Pada mulut guci, bila dipukul mengeluarkan bunyi. Kalau memukulnya beraturan, dengan sejumlah guci yang sama, baik pada mulut guci ataupun dindingnya, melahirkan musik yang sangat unik. Dipadu dengan syair-syair nelayan yang pernah ada untuk menangkap ikan. Bunyi pada guci, menjadi lagu dan musik yang asyik dinyanyikan anak-anak remaja.

Kenapa guci? Karena dia menemukan cerita tentang guci yang sangat panjang sekali, umurnya ratusan tahun, dicari oleh para lelulur di pulau itu hingga ke negeri Cina. Hanya karena ada tandon, maka guci menjadi tidak ada harganya. Dibuang, dijual seharga 5 ribu rupiah, dilempar anak-anak untuk bermain dan diganti seharga permen. Namun setelah ditemukan bunyi pada guci tersebut, kini masyarakat menyimpannya, dan harga guci menjadi sangat mahal, karena guci tersebut memang barang antik yang mengandung nilai sejarah dan budaya, lanjut Daeng.

Tentang syairnya sendiri, Daeng menemukan syair yang sangat tua di Wakatobi. Setelah berdiskusi panjang dengan para tetuha adat, ternyata ada syair sakral yang dapat digunakan untuk memanggil ikan. Para nelayan melantunkan syair tersebut saat menangkap ikan. Ikan mendekat dan nelayan memperoleh hasil tangkapannya.

Bahkan ketika syair tersebut disenandungkan, kepiting di pinggir pantai terdiam, tidak beranjak dari tempatnya. Anak-anak nelayan menangkap kepiting dengan menyanyikan syair tersebut, ketika kepiting yang didekati terdiam, barulah ditangkap. Begitu dahsyatnya syair tersebut, hingga kepiting saja terpana, kata Daeng mengenang pengalamannya bersama anak nelayan di Wakatobi. Maka bunyi guci, dipadukan dengan syair nelayan, lahirlah lagu-lagu yang sangat khas, menggambarkan kehidupan nelayan di Wakatobi.

Inti dari etnomusikologi ini adalah bagaimana kita menemukan bunyi, cara menemukannya dengan memahami kehidupan masyarakat, tentang kesehariannya, tentang cara mereka menjalani hidup, tentang sejarah yang panjang, dengan berbagai peristiwa budaya yang melatarinya. Dari situ akan ditemukan bunyi yang dapat mewakili suatu komunitas yang diteliti, kata Daeng.

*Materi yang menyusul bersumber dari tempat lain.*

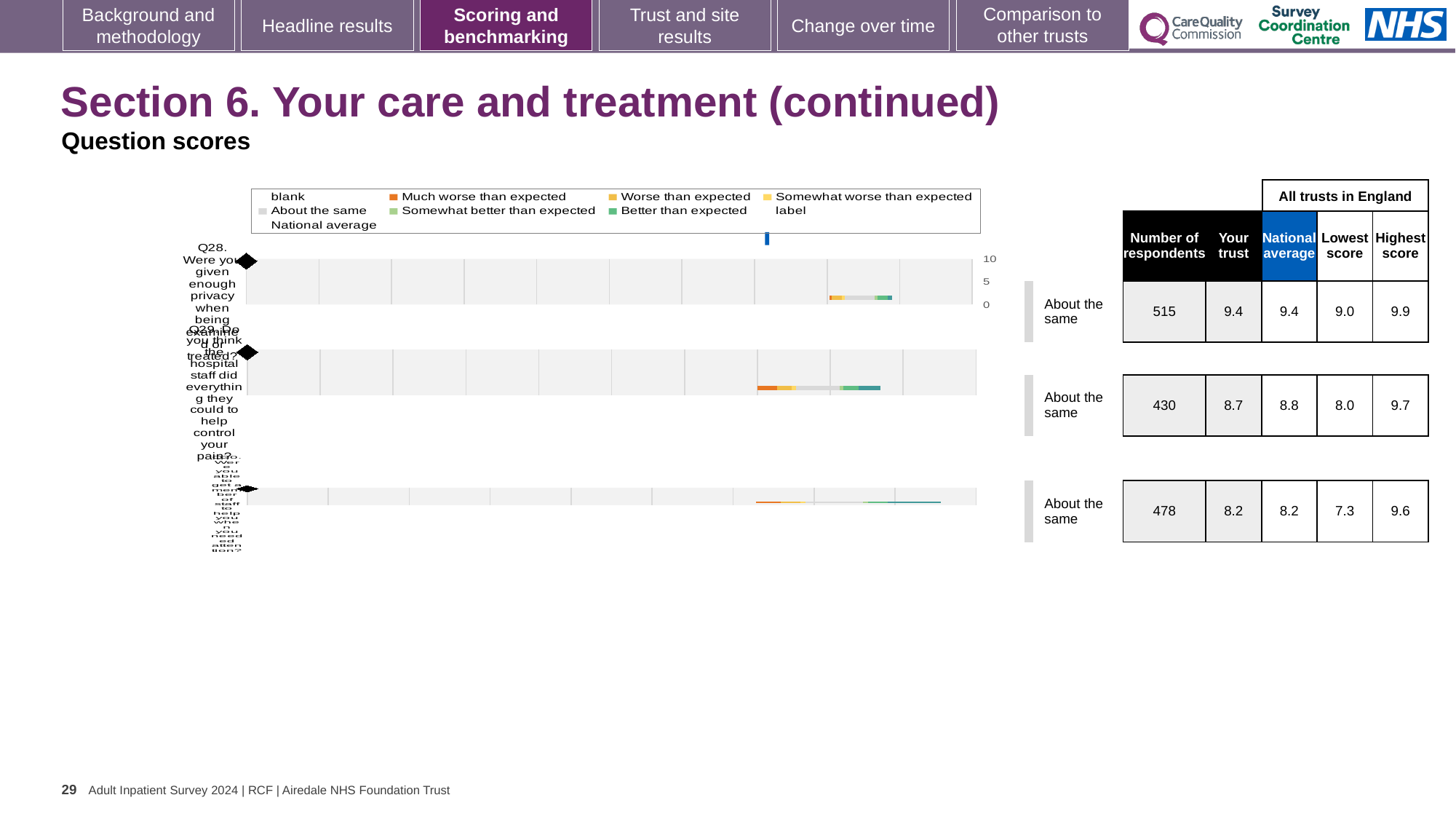
What is the 'Your trust' score for Q28 (Were you given enough privacy when being examined or treated?)? 9.4 How many respondents answered Q28 (privacy when being examined or treated)? 515 Which of the three questions on the slide has the lowest number of respondents? Q29 For Q29, is the 'Your trust' score higher or lower than the national average? lower What kind of chart is used to show the Q28 privacy question score? bar chart What is the lowest score among all trusts in England for the bottom chart (Q30)? 7.3 Which of the three questions on the slide has the highest 'Your trust' score? Q28 How many question charts are shown on the slide? 3 How many entries does the chart legend list? 9 What benchmark category label is shown next to the Q28 chart? About the same What is the national average score for Q29 (Do you think the hospital staff did everything they could to help control your pain?)? 8.8 For Q29, what is the difference between the highest score and the lowest score among all trusts in England? 1.7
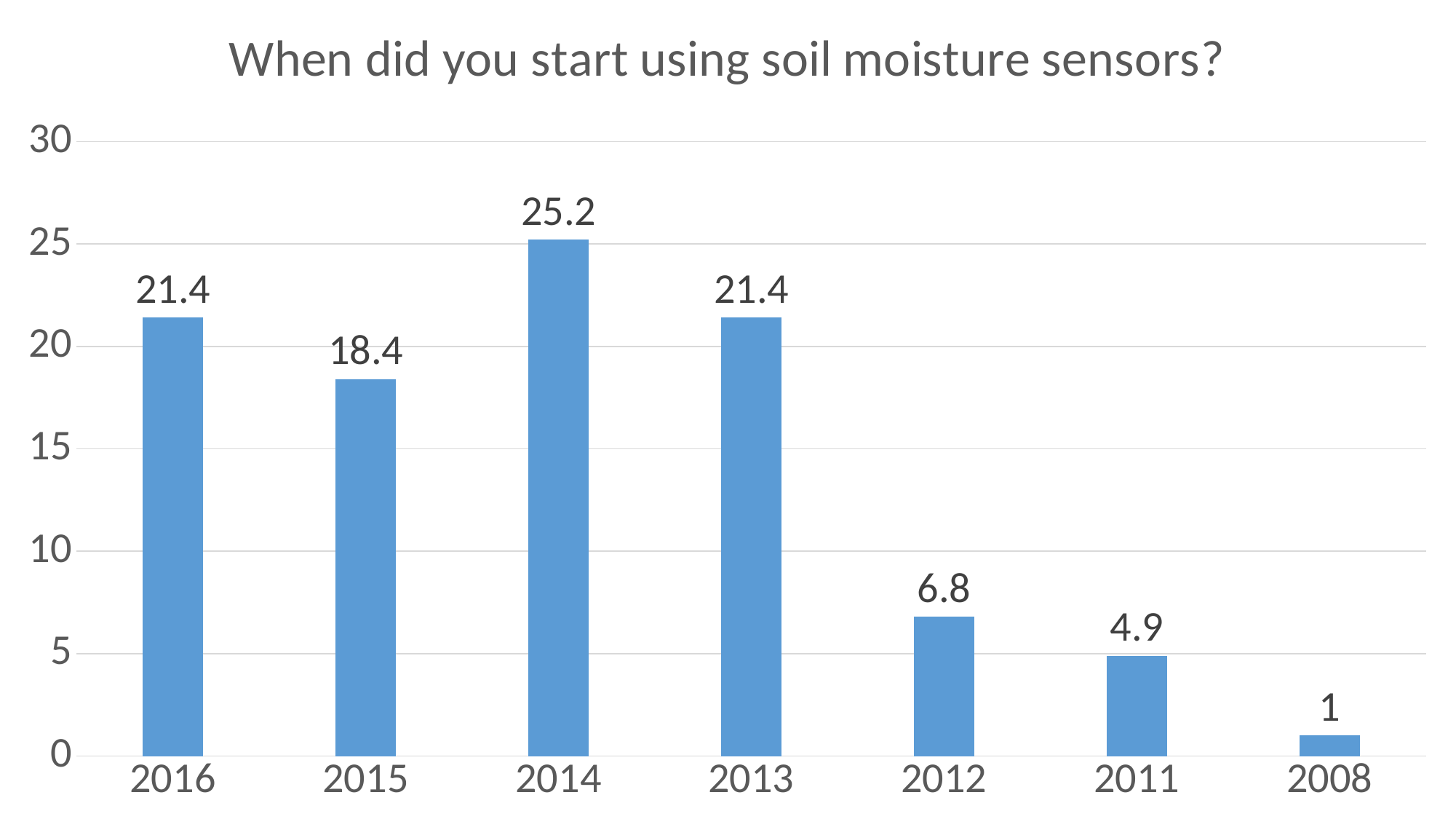
What is the value for 2008? 1 What is the difference between the values for 2012 and 2011? 1.9 What is the value for 2014? 25.2 Which is larger, the value for 2012 or the value for 2011? 2012 How many years are shown on the x axis? 7 Which year has the lowest value? 2008 What is the value for 2011? 4.9 What is the value for 2015? 18.4 Which year has the highest value? 2014 What kind of chart is this? bar chart What is the difference between the values for 2014 and 2015? 6.8 What is the title of the chart? When did you start using soil moisture sensors?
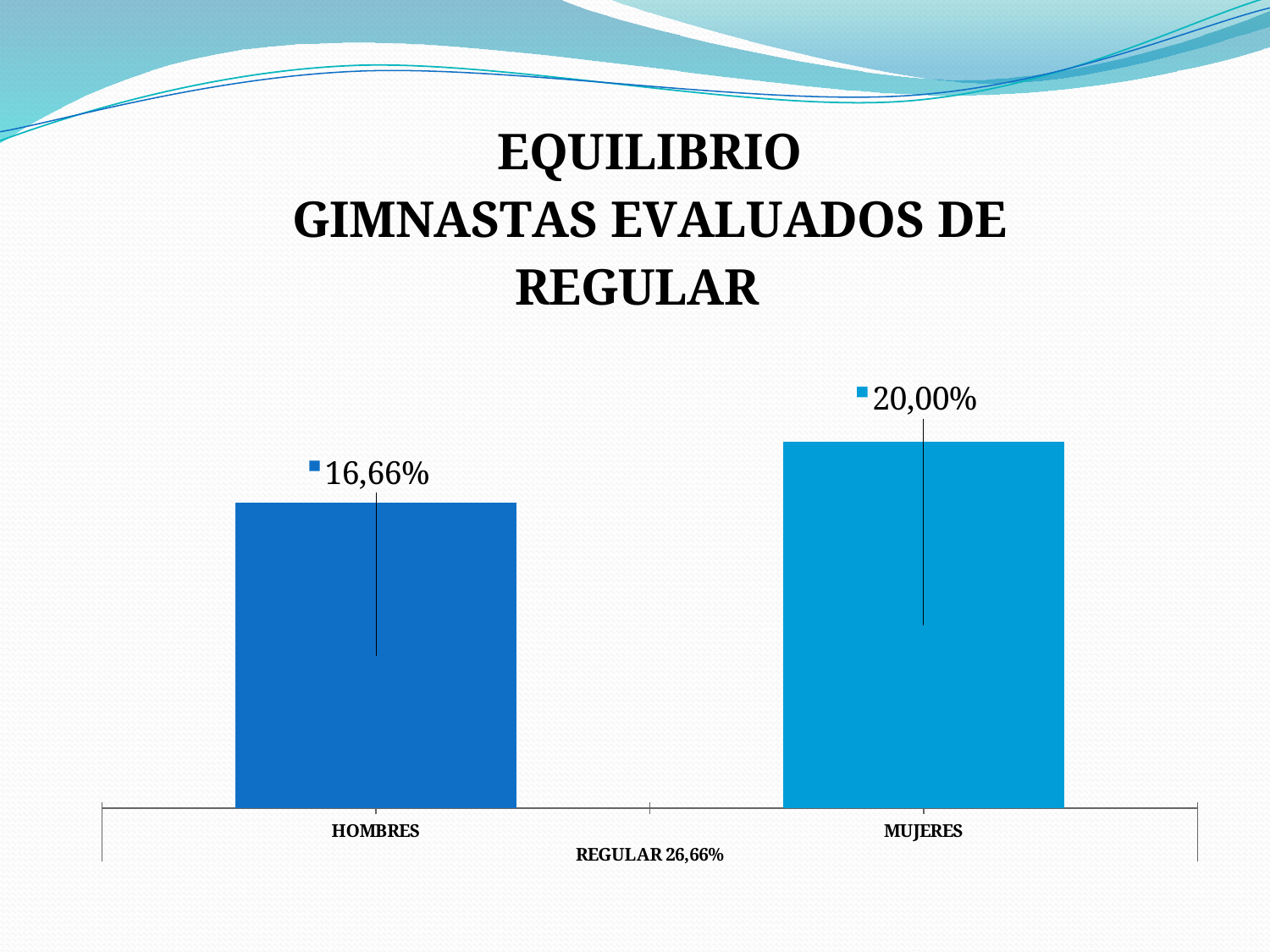
Which category has the highest value? MUJERES What is the value for MUJERES? 20,00% What is the difference between the values for MUJERES and HOMBRES? 3,34% What is the title of the slide? EQUILIBRIO GIMNASTAS EVALUADOS DE REGULAR What is the label shown below the category axis of the chart? REGULAR 26,66% How many categories are shown in the chart? 2 What kind of chart is shown on the slide? Bar chart Which category has the lowest value? HOMBRES What is the value for HOMBRES? 16,66% Which is larger, the value for HOMBRES or the value for MUJERES? MUJERES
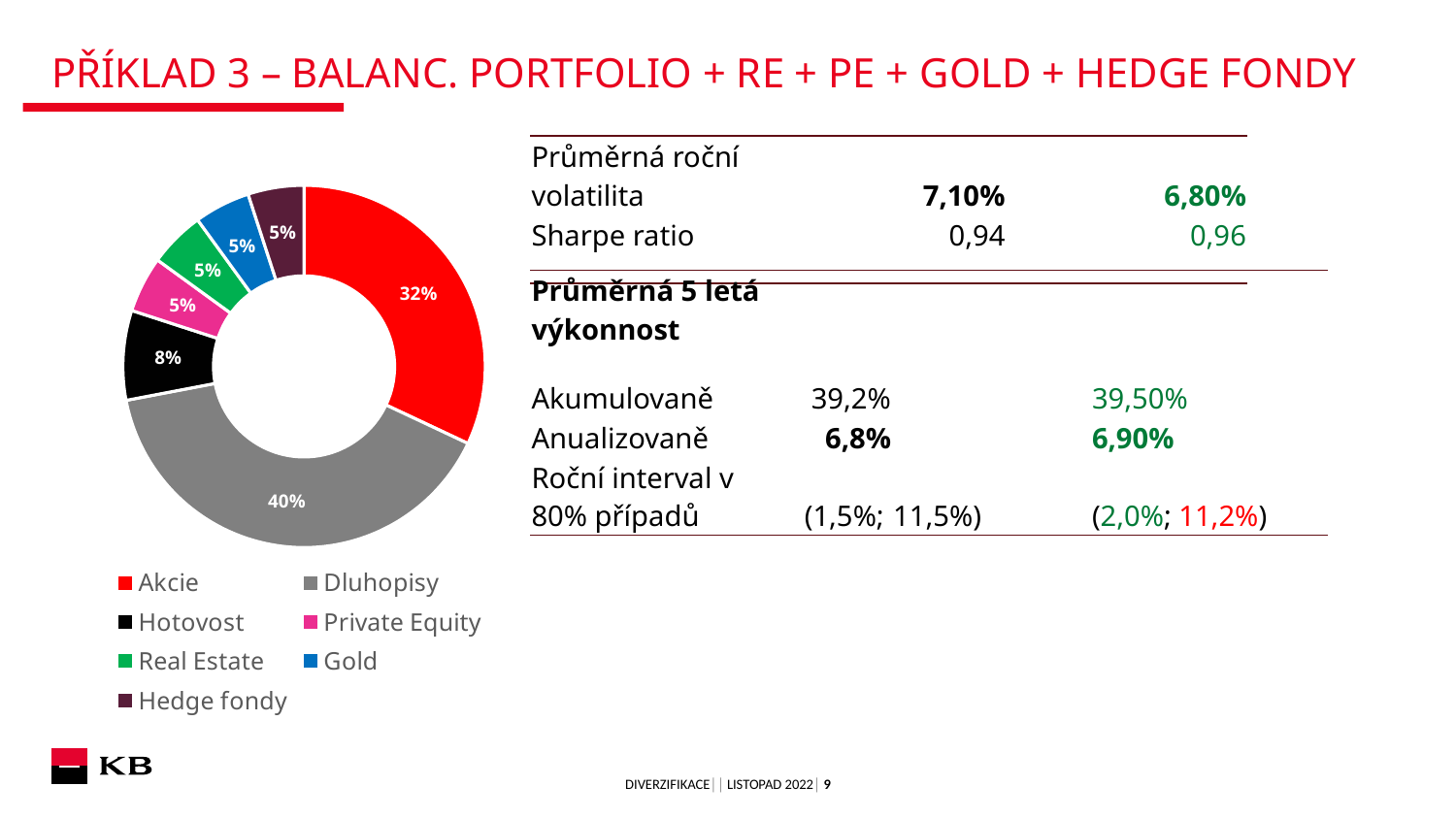
What share of the portfolio is Hotovost in the doughnut chart? 8% What is the difference in share between Dluhopisy and Akcie in the doughnut chart? 8% Which has a larger share in the doughnut chart, Hotovost or Private Equity? Hotovost What share of the portfolio is Akcie in the doughnut chart? 32% Which category has the largest share in the doughnut chart? Dluhopisy What is the difference in share between Akcie and Hotovost in the doughnut chart? 24% How many categories does the doughnut chart show? 7 What share of the portfolio is Dluhopisy in the doughnut chart? 40% Which colour represents Akcie in the doughnut chart? Red What type of chart is shown on the slide? Doughnut chart What is the combined share of Akcie and Dluhopisy in the doughnut chart? 72% What share of the portfolio is Gold in the doughnut chart? 5%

Sejumlah pertanyaan dari para peserta, membuat diskusi semakin hangat. Padahal hujan semakin deras. Ada yang bertanya soal bagaimana menguji keaslian bunyi, padahal bunyi tersebut juga ditemukan di tempat lain?, ada yang menanyakan soal metodologi etnomusikologi, apakah dia gabungan dari metode-metode penelian yang sudah ada seperti atropologi, partisipatif atau penelitian advokasi yang berpihak pada obyek diteliti? Dan beberapa pertanyaan lainnya yang cukup menggelitik, terutama tentang bunyi banjar yang terimplementasi menjadi musik banjar.

Diskusi itu sendiri, bagian dari peluncuran buku Novyandi Saputra, seorang peneliti etnomusikologi, anak muda asal banua yang sudah menulis buku bertema bunyi banjar. Bukunya berisi rancangan sejumlah penelitian dalam rangka menemukan bunyi banjar.

Dalam buku tersebut dia menemukan, bunyi yang paling tua dalam perjalanan musik banjar, yaitu gamalan, di luar dari pada itu dia belum menemukannya, karena itu penting untuk dilakukan penelitian, kata Novyandi ketika menjelaskan buku yang dia tulis.

Di lain sisi, dia juga mengakui ada bunyi seperti ‘bamamang’ dalam tradisi dayak yang melahirkan bunyi. Bamamang sangat khas bunyinya, sehingga boleh jadi bentuk bunyi beraturan yang lebih tua dari gamalan, karena gamalan adalah alat musik dari zaman Majapahit yang dibawa ke tanah banjar, kemudian mengalami perubahan dan adaptasi terhadap kebudayaan banjar itu sendiri.

Karena malam sudah larut, saya pamit pulang, tapi beruntung sudah mendapatkan pengetahuan baru yang sebelumnya tidak pernah tahu. Saya berkesimpulan, etnomusikologi sagat penting, karena menyangkut perjalanan sejarah manusia yang sangat panjang, yang menemu kenali indentitasnya melalui bunyi. Walahualam.